AT&T reported postpaid wireless subscriber net adds of 326,000 for the quarter, continuing a trend of subscriber growth but at a slowing rate. They stated that capex in the second half of 2023 would be about $1 billion lower than the first half, and this lower rate of capex will continue into the coming years. They now cover about 175 million people with mid-band 5G and expect this number to increase to 200 million by the end of the year, further adding that this mid-band spectrum has demonstrated better propagation than anticipated. Additionally, CEO John Stankey stated that “the lifetime value of our mobile customer is significantly higher than that of a cable MVNO customer. Cable’s busy adding wireless customers at very low lifetime values just to protect customers they already have.” Finally, like Verizon, AT&T stated they were actively researching their exposure to legacy lead-sheathed cables but downplayed that it would have a major impact on the company.

T-Mobile reported postpaid wireless subscriber net adds of 760,000 for the quarter and 0.77% churn, both best in the industry. They, like AT&T and Verizon, noted that capex was expected to slow in the second half to the year for a 2023 total of $9.5-9.7 billion, and expect the 2024 capex to be generally in line with this as well. They noted that they now have 285 million POPs covered by mid-band spectrum, up from 275 million at the end of the first quarter and expect this to increase to 300 million by year end. They further added over 500,000 fixed wireless subscribers to cross over 3.7 million total fixed wireless subscribers. Finally, they stated that they were seeing a lower rate of ports of their customers to the cable companies or MNOs.

Dish reported that they met their June 2023 FCC buildout requirement of covering 70% of the US population. They are expected to have a brief slowdown in activity, and then estimate another $2 billion in capex to meet their 2025 buildout requirements. They announced a merger with EchoStar which, according to industry analysts, is expected to provide them with additional capital for their continued network build.
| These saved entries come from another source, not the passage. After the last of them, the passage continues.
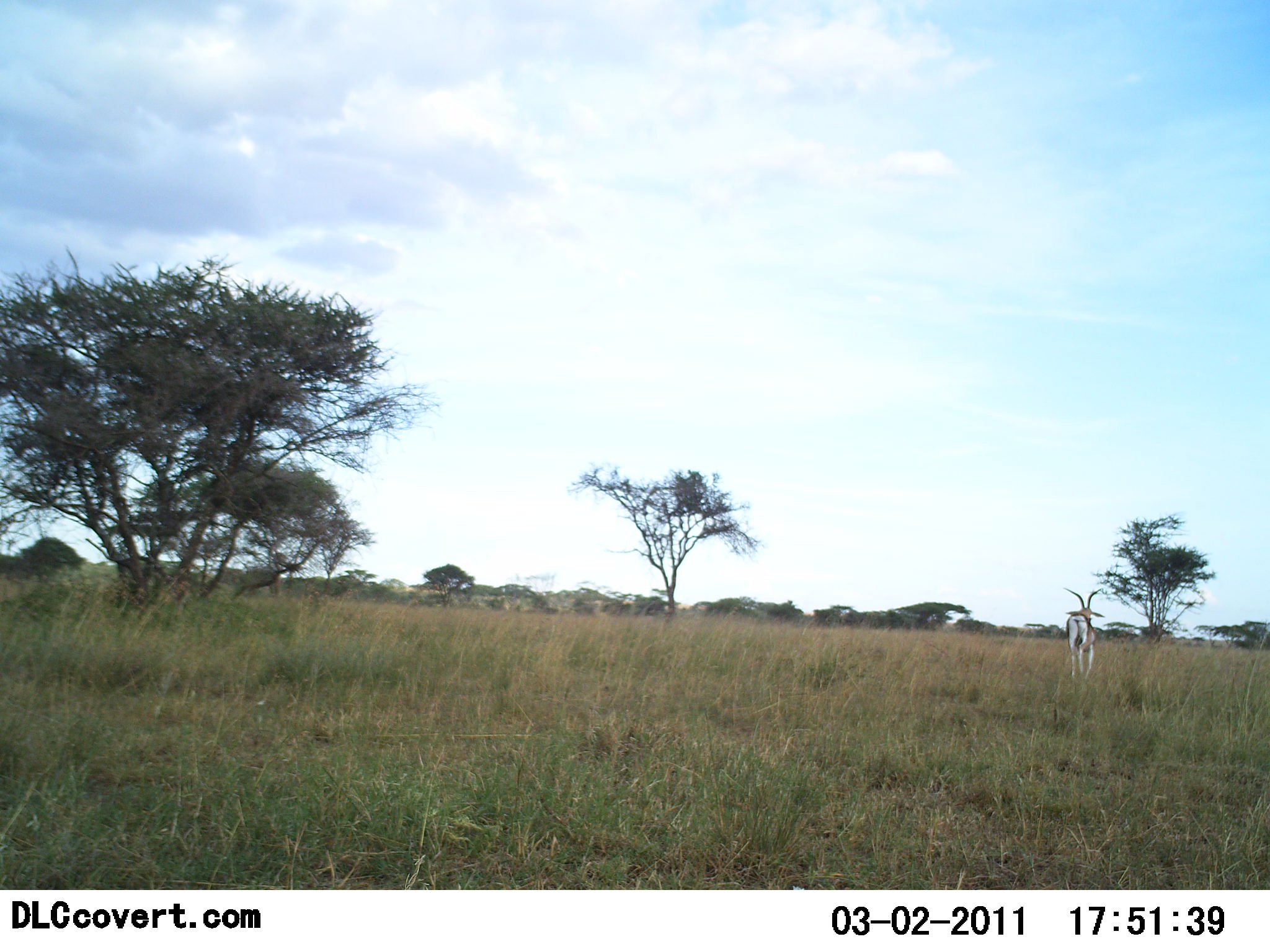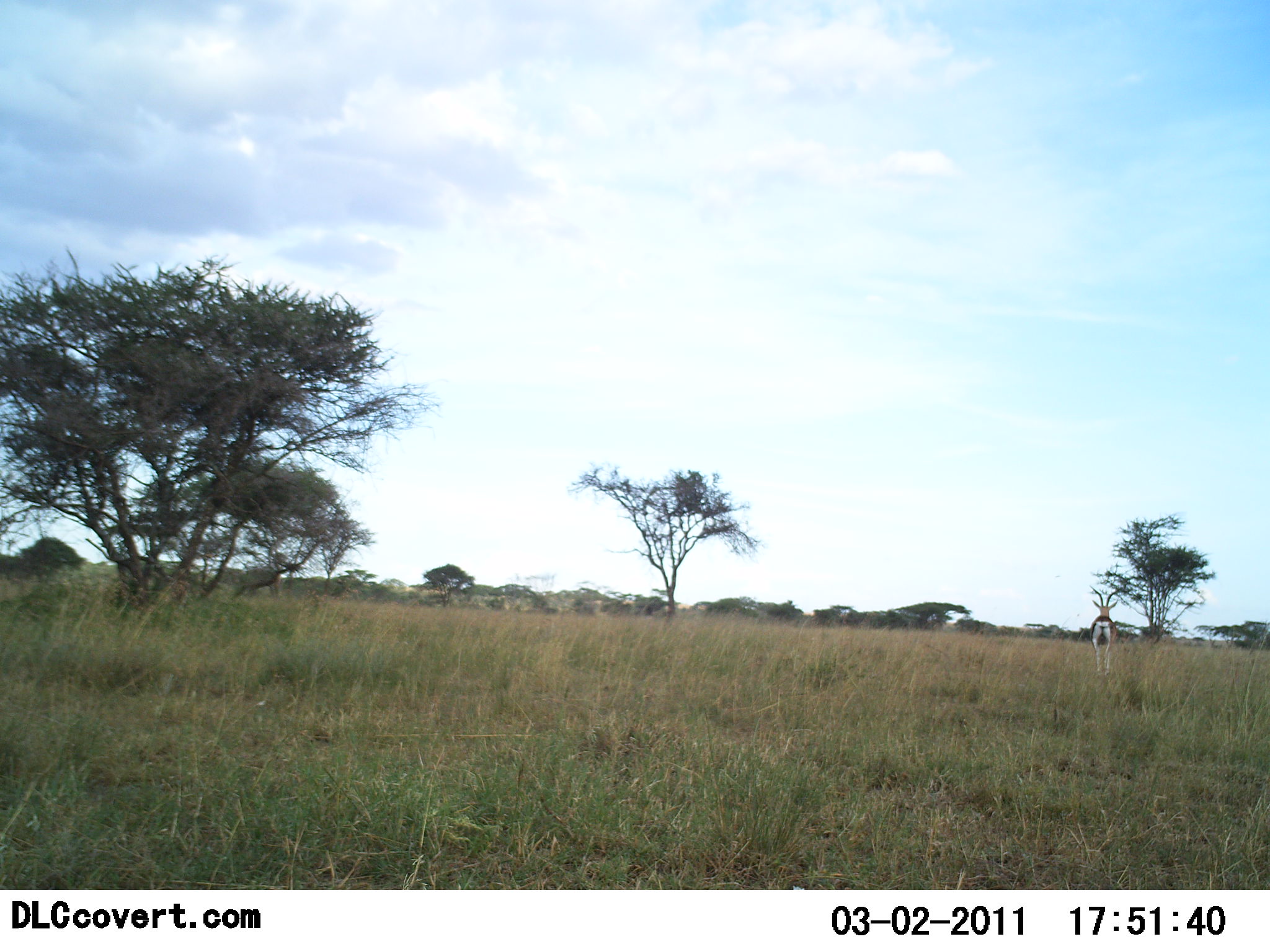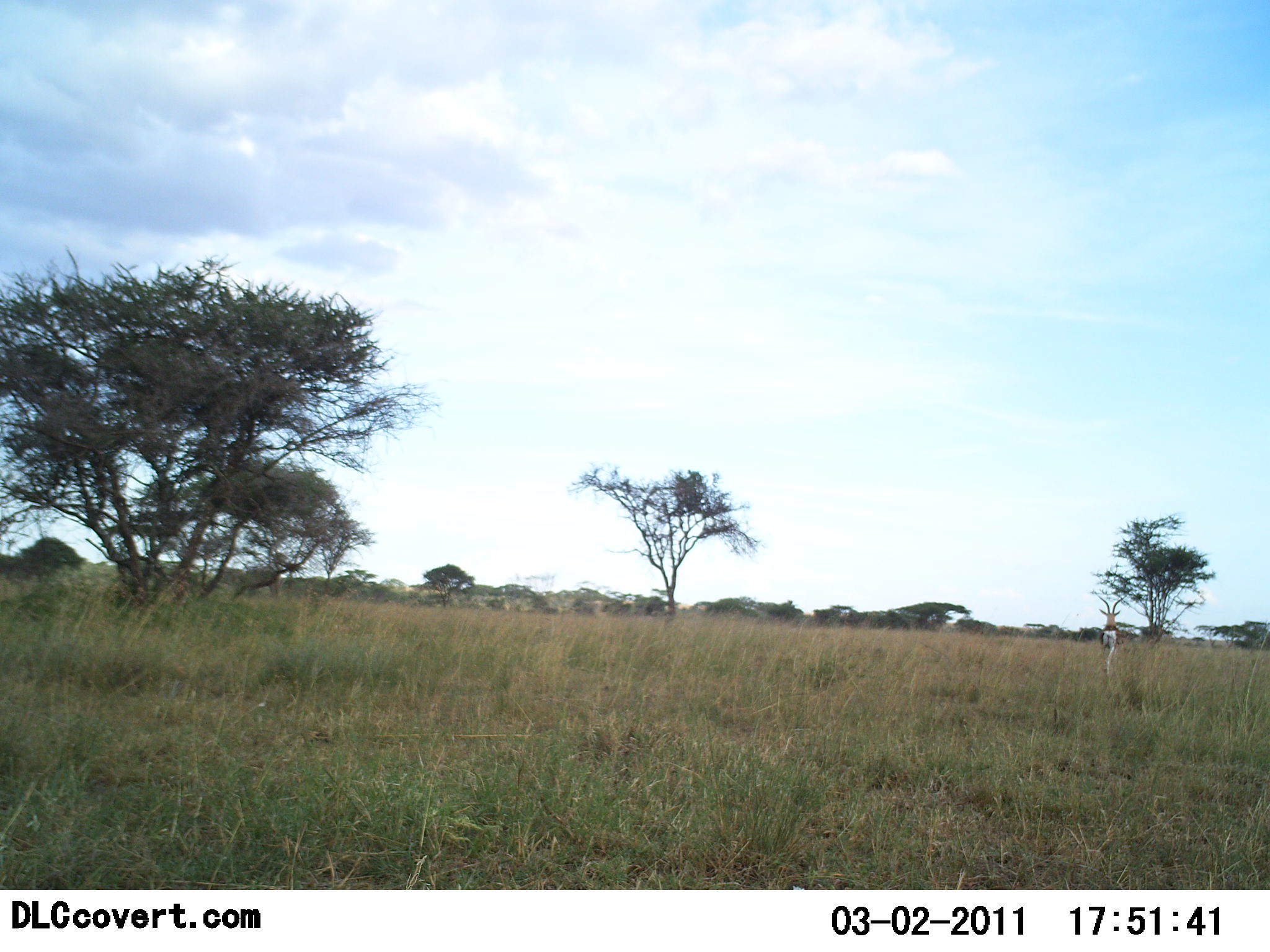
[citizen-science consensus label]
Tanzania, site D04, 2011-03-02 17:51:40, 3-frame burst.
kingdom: Animalia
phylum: Chordata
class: Mammalia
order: Artiodactyla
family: Bovidae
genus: Nanger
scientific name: Nanger granti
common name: grant's gazelle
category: gazellegrants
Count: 1.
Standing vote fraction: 0%.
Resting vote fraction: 0%.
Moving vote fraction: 100%.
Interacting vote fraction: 0%.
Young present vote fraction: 0%.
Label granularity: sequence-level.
Finally, they remain engaged on the purchase of 800 MHz spectrum from T-Mobile.

US Cellular reported a continued trend of net postpaid subscriber loss, however their rate of postpaid churn has slowed 8% year over year. On fixed wireless, they stated they surpassed 100,000 subscribers in July. Additionally, they reported 10% year over year growth in tower rental revenues – their current owned tower portfolio is more than 4,300 sites with almost 2,500 colocation tenants on these towers. Finally, the company stated that they are exploring “strategic alternatives”, meaning a sale of the company or its assets, although additional detail was not provided. Industry experts have speculated that T-Mobile, AT&T, and Verizon are the most obvious perspective buyers, in which case they would acquire US Cellular’ s subscribers and wireless spectrum, while potentially reselling their tower assets.

Comcast and Charter reported that they added 316,000 and 648,000 subscribers, respectively, by the end of the quarter and both now exceed 6 million subscribers. Both have MVNO agreements with Verizon, but are attempting to offload as much traffic as possible onto their own WiFi networks, and Charter specifically has deployed CBRS in one market with plans to deploy additional markets next year, although they emphasized it’s going to be highly targeted with disciplined capex, and they do not have plans to build a large network of macro cell sites.